Task objective: Print the entries underneath word for word, omitting whatever pictures they contain.

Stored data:
== Segment start ==
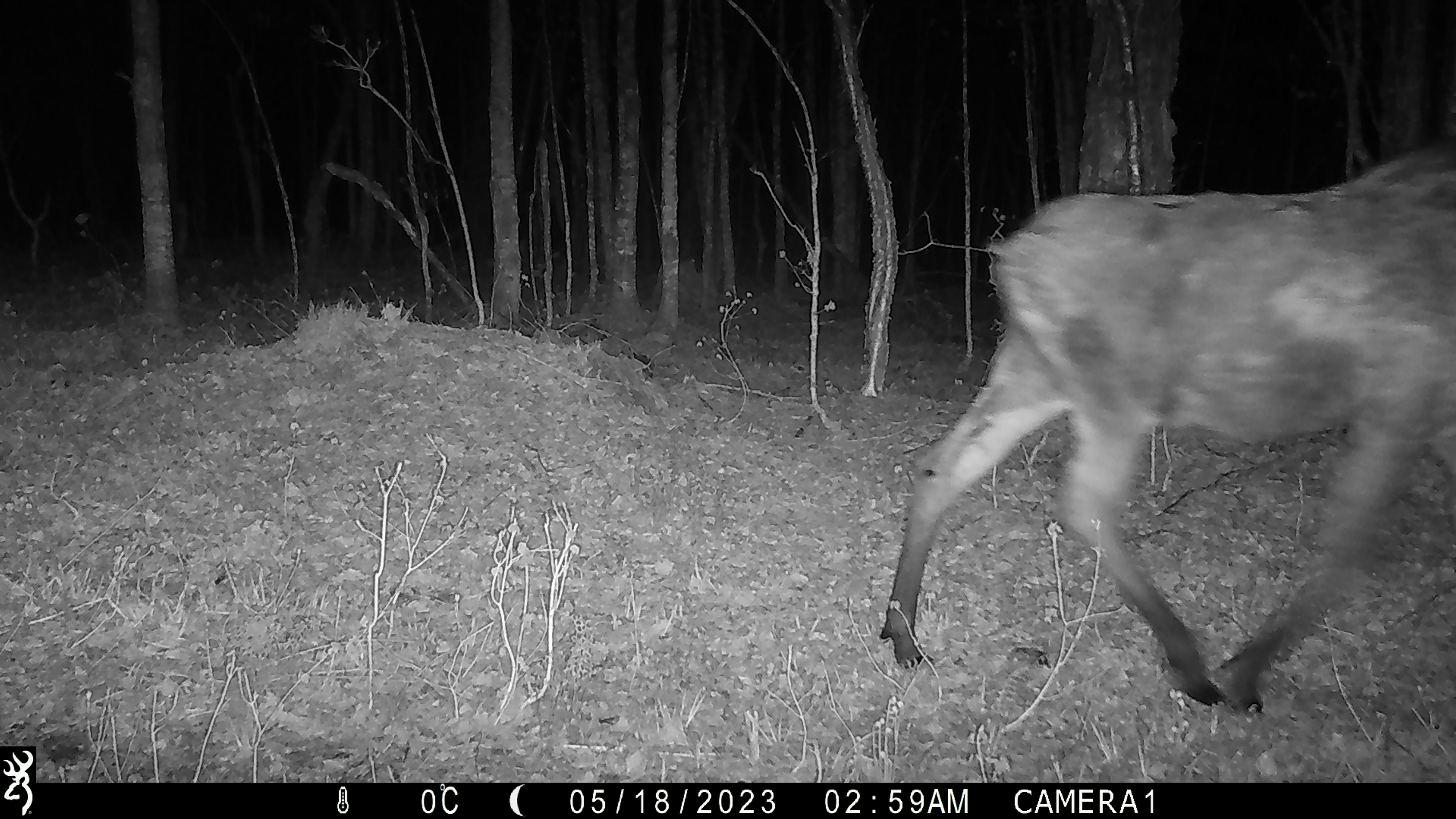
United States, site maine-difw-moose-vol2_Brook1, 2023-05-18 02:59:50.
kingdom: Animalia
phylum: Chordata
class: Mammalia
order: Artiodactyla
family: Cervidae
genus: Alces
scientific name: Alces alces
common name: moose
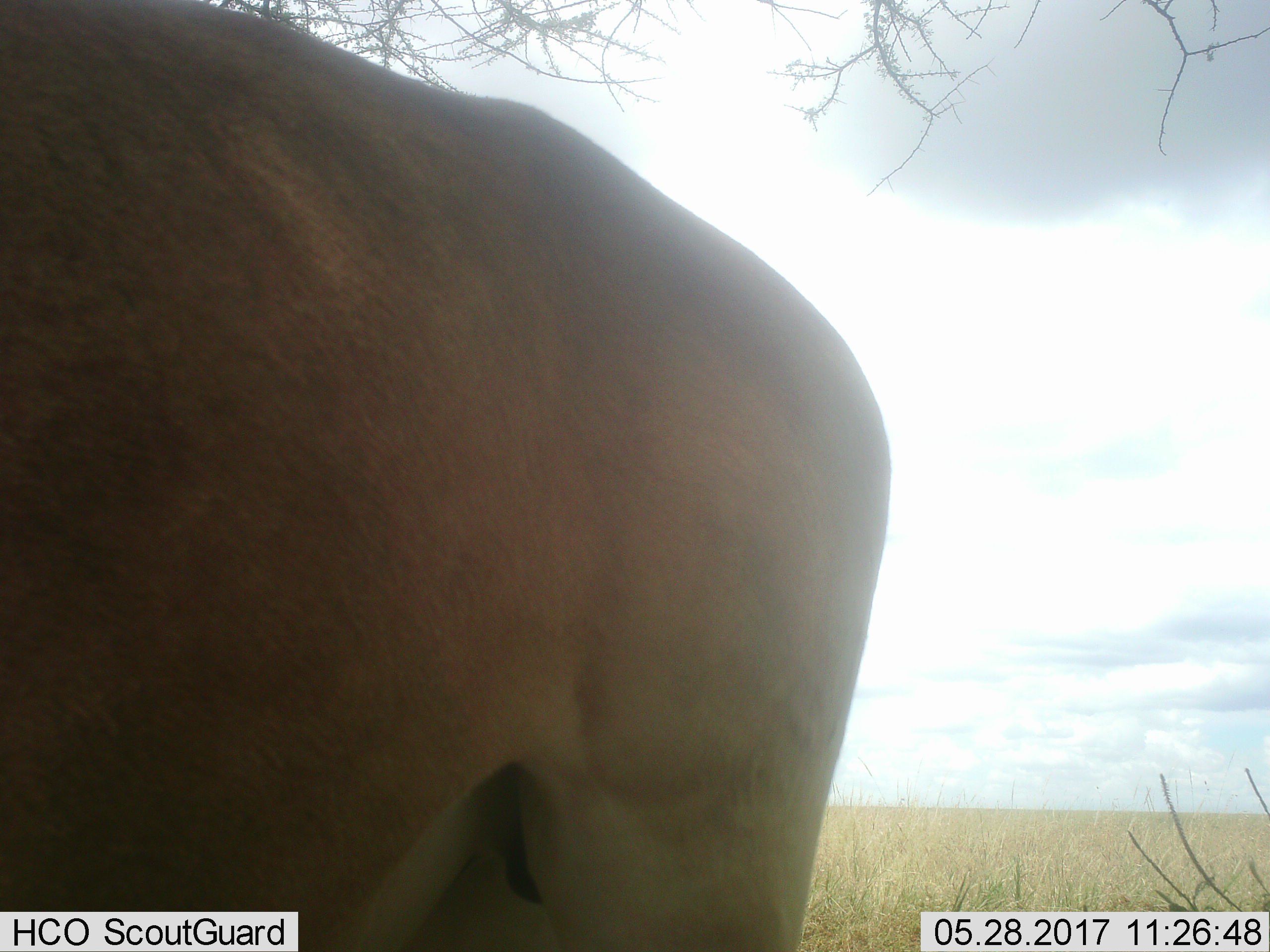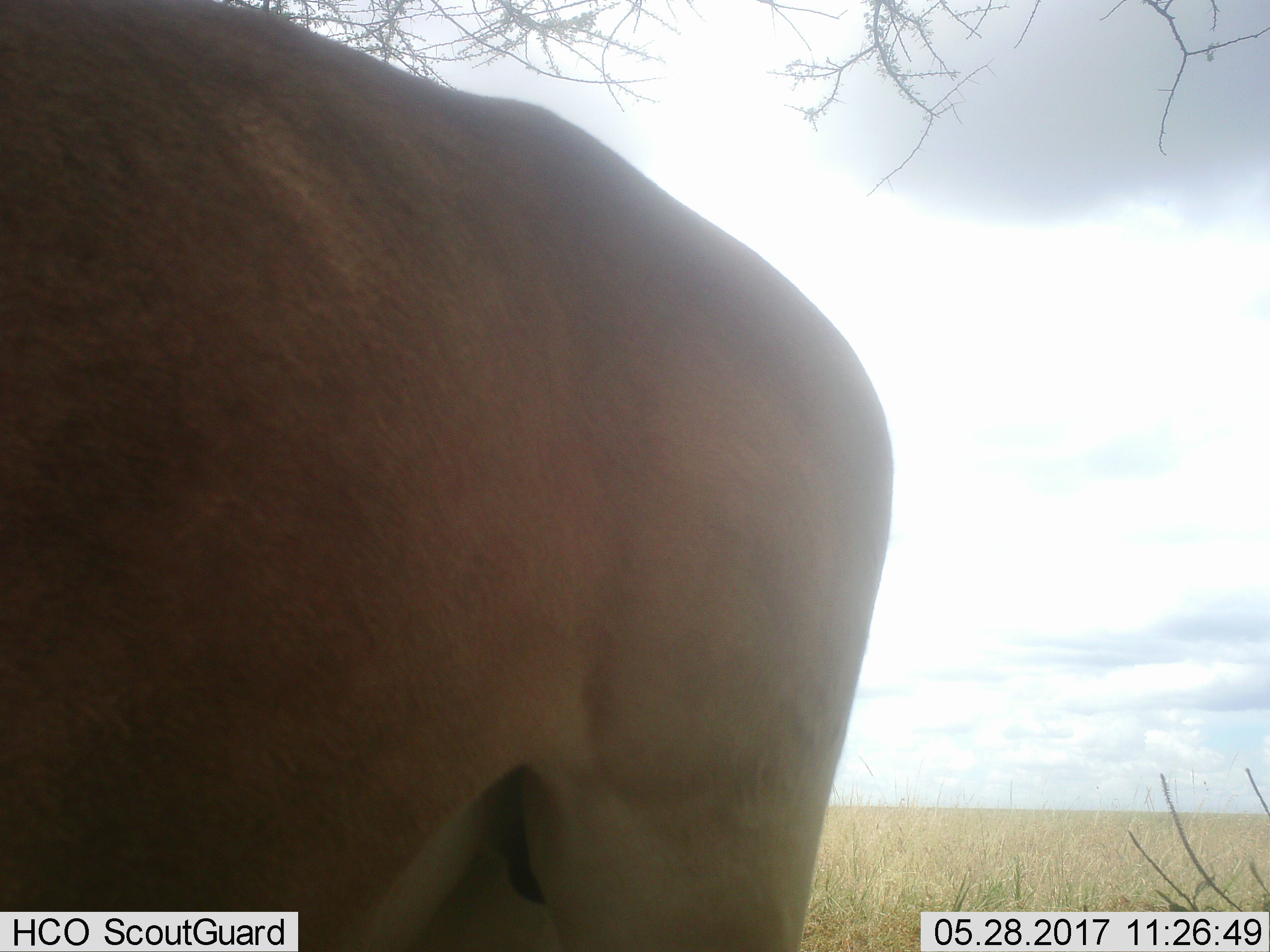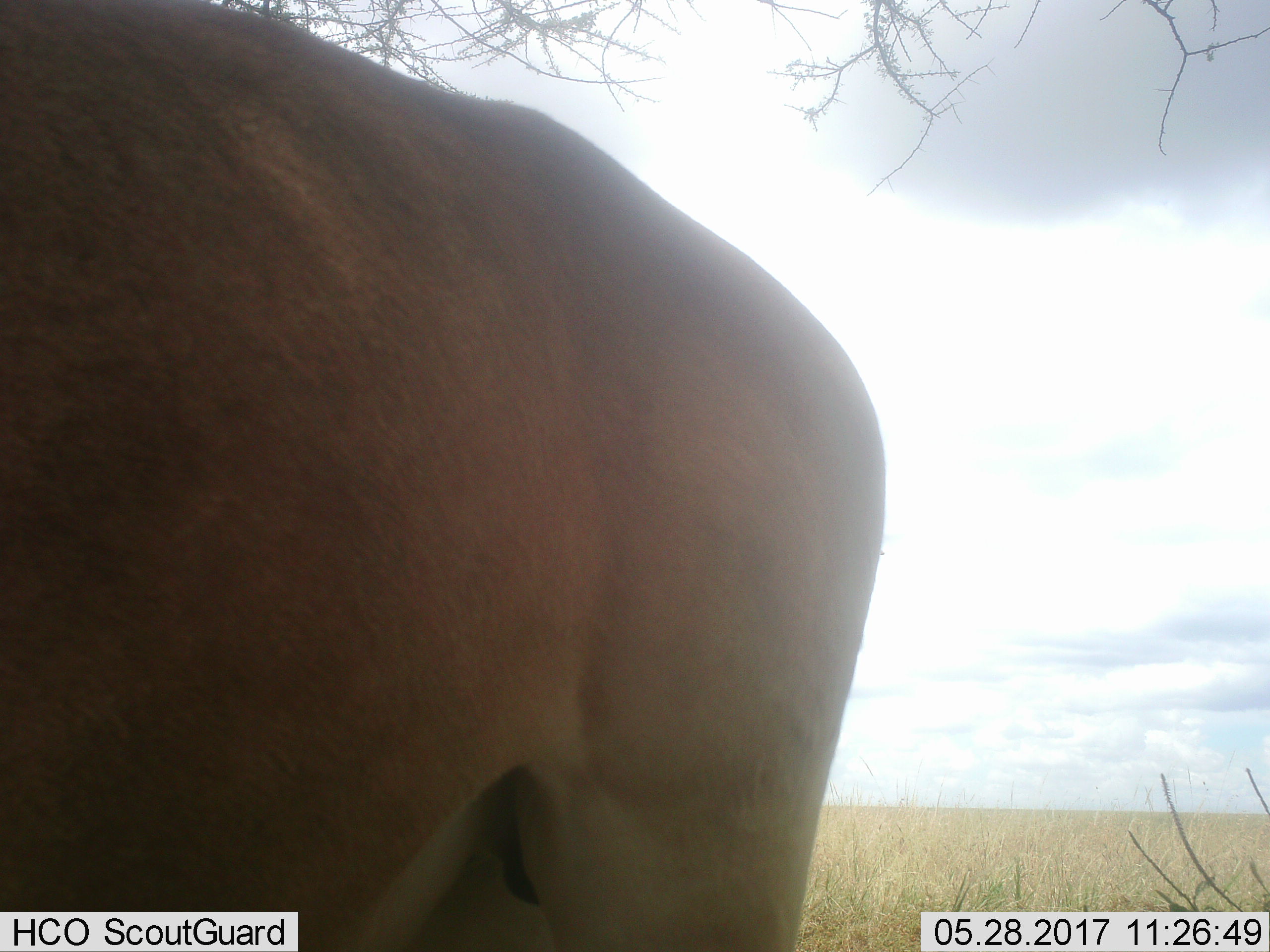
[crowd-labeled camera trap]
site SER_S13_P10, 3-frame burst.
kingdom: Animalia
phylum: Chordata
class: Mammalia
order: Artiodactyla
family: Bovidae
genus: Alcelaphus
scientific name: Alcelaphus buselaphus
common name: hartebeest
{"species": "hartebeest (Alcelaphus buselaphus)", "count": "1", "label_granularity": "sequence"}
== Segment end ==
Reply to the exercise:
United States, site maine-difw-moose-vol2_Brook1, 2023-05-18 02:59:50.
kingdom: Animalia
phylum: Chordata
class: Mammalia
order: Artiodactyla
family: Cervidae
genus: Alces
scientific name: Alces alces
common name: moose
[crowd-labeled camera trap]
site SER_S13_P10, 3-frame burst.
kingdom: Animalia
phylum: Chordata
class: Mammalia
order: Artiodactyla
family: Bovidae
genus: Alcelaphus
scientific name: Alcelaphus buselaphus
common name: hartebeest
{"species": "hartebeest (Alcelaphus buselaphus)", "count": "1", "label_granularity": "sequence"}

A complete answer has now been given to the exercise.